PAGE EXCERPT ::
=-=-=

But if you catch the end of Clay's long stretch at the Luxor this weekend, you will be reminded "The Diceman" is the creation of another person born Andrew Silverstein. He's the doting father of two sons -- he proves this by trotting them out and showing them to you -- who is said to be nothing like the character he inhabits onstage.

This is where it gets a bit confusing. Clay's current stage act blurs the two, and leaves the audience to sort it out.

Some routines only work in the Diceman guise. The original controversy surrounding Clay in the early '90s sort of divided on how you rolled with the concept of the Dice persona as a big goof. If you go with the notion that he's role-playing, the character is even funnier now, waving an unlit cigarette and throwing out his macho bull with hammy arms and receding hairline.

=-=-=

APPLY WHAT YOU READ ::
1/ Answer these questions about the passage on Clay's Luxor act:
(a) Where is Clay performing this weekend?
(b) How many sons does Andrew Silverstein have?
(c) What does the Diceman character wave around onstage?
2/ Rewrite the part of the passage on Clay's Luxor act starting at "But if you catch" and ending at "and receding hairline.", swapping "audience" for "crowd".

PROVIDED DATA ::
=-=-=

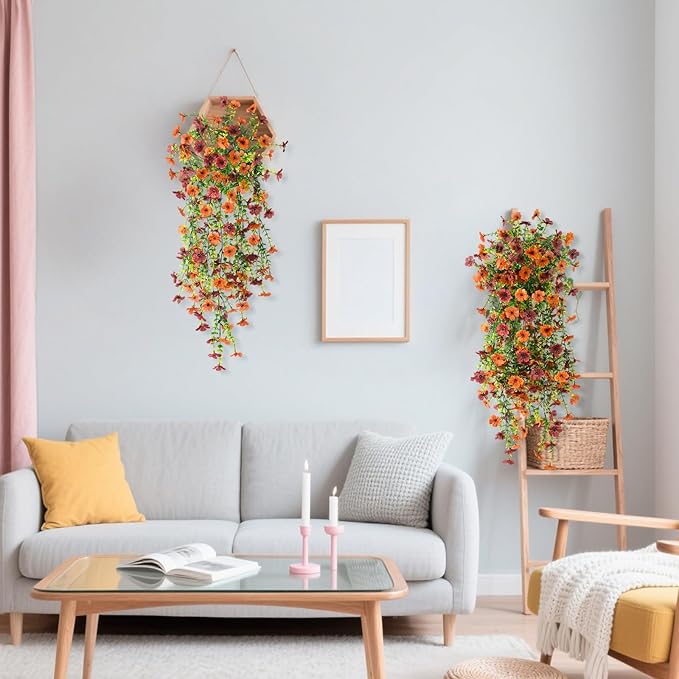 Artificial Hanging Flowers Plants for Outdoor Fall Decoration, 2PCS Faux Silk Daisy UV Resistant Look Real for Outside Home Indoor Planter Porch Garden Yard Autumn Decor(Orange Brown)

=-=-=

SOLUTIONS BY TASK ::
1/
(a) At the Luxor.
(b) Two.
(c) An unlit cigarette.

2/
But if you catch the end of Clay's long stretch at the Luxor this weekend, you will be reminded "The Diceman" is the creation of another person born Andrew Silverstein. He's the doting father of two sons -- he proves this by trotting them out and showing them to you -- who is said to be nothing like the character he inhabits onstage.

This is where it gets a bit confusing. Clay's current stage act blurs the two, and leaves the crowd to sort it out.

Some routines only work in the Diceman guise. The original controversy surrounding Clay in the early '90s sort of divided on how you rolled with the concept of the Dice persona as a big goof. If you go with the notion that he's role-playing, the character is even funnier now, waving an unlit cigarette and throwing out his macho bull with hammy arms and receding hairline.